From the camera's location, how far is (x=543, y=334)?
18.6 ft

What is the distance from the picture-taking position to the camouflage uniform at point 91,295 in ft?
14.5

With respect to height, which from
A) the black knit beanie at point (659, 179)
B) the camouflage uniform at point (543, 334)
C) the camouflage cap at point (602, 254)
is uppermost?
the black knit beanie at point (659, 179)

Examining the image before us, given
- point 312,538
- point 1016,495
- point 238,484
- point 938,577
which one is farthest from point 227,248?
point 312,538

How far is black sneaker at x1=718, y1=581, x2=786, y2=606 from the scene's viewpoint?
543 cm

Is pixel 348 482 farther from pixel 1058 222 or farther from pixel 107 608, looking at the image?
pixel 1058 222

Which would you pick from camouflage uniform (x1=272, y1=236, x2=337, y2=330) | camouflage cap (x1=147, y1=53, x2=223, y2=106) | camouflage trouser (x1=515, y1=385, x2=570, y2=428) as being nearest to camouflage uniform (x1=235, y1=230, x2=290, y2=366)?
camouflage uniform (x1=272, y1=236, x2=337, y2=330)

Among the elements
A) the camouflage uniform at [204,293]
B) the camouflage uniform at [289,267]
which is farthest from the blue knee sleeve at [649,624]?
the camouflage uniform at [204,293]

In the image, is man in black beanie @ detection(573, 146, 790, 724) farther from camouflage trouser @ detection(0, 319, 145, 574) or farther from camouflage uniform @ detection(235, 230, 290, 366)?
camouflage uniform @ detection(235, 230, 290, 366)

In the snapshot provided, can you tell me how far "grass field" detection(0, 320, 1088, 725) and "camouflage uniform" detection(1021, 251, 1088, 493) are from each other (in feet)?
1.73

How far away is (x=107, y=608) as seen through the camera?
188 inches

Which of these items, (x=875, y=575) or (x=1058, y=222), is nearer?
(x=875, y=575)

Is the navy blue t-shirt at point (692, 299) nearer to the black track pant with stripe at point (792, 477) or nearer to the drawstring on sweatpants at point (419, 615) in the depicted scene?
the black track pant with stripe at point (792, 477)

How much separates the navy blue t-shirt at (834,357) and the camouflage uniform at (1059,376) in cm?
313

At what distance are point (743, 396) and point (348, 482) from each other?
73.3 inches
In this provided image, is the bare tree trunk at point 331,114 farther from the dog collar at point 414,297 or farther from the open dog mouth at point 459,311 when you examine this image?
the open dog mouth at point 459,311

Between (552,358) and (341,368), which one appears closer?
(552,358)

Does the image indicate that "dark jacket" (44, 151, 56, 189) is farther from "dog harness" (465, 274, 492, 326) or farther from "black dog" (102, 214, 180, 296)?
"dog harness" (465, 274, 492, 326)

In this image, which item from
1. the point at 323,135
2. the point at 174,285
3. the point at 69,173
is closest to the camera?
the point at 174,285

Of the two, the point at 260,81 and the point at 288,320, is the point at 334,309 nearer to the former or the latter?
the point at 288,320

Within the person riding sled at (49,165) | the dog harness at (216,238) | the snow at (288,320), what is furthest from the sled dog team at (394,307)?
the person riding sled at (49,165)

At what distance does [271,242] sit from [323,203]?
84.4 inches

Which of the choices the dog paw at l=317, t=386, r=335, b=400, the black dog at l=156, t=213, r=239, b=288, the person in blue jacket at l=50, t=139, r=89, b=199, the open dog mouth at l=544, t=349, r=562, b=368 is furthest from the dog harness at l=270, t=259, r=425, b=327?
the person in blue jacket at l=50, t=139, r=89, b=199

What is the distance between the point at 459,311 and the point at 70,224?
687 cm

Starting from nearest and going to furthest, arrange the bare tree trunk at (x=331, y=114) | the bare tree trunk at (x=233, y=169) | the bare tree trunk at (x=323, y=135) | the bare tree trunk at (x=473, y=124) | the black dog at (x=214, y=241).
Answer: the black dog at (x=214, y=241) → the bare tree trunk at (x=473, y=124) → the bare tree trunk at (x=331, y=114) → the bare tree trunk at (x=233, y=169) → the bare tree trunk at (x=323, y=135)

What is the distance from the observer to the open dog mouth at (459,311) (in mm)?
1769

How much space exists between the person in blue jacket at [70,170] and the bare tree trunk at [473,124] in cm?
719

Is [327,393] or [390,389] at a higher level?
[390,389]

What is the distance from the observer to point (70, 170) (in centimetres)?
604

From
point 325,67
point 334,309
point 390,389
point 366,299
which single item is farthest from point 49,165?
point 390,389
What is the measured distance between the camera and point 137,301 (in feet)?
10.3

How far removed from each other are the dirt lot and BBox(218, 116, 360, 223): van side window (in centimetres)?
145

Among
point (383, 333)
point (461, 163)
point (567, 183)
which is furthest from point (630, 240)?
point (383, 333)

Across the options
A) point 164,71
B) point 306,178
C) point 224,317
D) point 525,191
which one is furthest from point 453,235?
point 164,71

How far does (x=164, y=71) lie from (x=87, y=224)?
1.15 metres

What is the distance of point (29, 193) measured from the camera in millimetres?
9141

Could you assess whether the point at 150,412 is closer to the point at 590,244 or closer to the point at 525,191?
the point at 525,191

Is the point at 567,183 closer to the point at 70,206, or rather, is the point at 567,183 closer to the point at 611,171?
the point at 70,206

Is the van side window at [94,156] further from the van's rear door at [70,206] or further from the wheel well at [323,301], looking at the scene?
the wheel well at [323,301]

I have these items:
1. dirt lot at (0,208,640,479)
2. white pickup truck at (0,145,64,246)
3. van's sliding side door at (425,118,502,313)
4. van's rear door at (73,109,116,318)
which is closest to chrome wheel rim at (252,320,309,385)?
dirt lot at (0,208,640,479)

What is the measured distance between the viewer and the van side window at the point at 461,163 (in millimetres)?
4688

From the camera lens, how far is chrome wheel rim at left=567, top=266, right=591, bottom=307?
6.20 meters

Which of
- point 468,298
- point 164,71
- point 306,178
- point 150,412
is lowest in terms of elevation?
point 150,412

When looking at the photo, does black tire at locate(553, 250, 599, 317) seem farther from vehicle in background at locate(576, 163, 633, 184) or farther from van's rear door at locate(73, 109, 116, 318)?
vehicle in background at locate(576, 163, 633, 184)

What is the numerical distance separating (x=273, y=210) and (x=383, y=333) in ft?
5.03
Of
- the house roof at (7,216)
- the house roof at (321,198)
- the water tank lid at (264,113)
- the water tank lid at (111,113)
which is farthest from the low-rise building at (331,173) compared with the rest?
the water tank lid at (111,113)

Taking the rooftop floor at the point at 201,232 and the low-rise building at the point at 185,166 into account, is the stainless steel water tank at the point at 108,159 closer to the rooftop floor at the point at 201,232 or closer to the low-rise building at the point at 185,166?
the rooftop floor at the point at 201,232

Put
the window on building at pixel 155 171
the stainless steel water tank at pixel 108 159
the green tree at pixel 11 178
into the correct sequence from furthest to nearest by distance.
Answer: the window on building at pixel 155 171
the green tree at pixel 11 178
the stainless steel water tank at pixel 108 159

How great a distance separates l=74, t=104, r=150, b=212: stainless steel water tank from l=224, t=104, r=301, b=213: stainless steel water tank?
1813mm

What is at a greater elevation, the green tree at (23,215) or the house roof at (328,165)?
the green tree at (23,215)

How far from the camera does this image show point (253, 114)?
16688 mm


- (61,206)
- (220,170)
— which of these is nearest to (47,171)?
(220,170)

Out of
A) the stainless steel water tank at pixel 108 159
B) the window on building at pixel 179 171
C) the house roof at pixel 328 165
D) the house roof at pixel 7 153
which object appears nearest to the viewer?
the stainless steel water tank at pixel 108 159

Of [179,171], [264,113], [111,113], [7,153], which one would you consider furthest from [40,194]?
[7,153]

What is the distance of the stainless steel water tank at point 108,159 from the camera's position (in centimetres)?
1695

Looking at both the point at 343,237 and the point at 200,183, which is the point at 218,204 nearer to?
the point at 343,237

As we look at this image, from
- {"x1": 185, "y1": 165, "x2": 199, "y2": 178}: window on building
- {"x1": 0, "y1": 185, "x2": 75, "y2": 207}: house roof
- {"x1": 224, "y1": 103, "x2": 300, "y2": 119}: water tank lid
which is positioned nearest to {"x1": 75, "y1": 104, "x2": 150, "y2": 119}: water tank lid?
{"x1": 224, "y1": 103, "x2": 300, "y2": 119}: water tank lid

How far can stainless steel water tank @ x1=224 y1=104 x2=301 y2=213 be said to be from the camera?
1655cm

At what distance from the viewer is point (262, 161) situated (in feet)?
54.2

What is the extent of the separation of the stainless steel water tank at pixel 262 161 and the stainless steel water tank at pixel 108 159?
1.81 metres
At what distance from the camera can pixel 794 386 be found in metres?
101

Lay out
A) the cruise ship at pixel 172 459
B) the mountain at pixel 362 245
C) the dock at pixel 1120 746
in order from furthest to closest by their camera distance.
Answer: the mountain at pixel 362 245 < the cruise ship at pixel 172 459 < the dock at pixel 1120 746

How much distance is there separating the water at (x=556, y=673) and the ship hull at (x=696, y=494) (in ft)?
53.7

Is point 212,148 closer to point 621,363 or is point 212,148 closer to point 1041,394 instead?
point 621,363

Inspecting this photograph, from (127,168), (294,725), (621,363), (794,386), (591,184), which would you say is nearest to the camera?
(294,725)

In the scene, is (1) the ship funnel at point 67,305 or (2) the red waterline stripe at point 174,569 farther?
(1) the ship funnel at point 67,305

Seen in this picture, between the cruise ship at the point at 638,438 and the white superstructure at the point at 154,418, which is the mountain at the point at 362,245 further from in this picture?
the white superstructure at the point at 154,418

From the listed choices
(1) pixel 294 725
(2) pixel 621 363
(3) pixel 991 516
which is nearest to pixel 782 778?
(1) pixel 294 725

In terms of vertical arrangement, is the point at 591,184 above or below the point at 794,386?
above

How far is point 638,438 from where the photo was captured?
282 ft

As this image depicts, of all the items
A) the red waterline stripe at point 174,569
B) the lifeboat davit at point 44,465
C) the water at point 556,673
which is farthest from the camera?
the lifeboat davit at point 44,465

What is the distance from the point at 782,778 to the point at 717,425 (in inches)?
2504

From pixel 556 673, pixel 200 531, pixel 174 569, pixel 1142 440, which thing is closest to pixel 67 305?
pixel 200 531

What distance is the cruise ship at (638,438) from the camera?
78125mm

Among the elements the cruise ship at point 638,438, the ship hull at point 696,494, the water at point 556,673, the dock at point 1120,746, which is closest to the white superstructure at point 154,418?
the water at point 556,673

**********

**Do this**
Reproduce verbatim the data from the line containing "Within the person" to the line containing "84.4 inches", including both of those lines.

**Exercise result**
Within the person riding sled at (49,165) | the dog harness at (216,238) | the snow at (288,320), what is furthest from the sled dog team at (394,307)?
the person riding sled at (49,165)

At what distance does [271,242] sit from [323,203]?
84.4 inches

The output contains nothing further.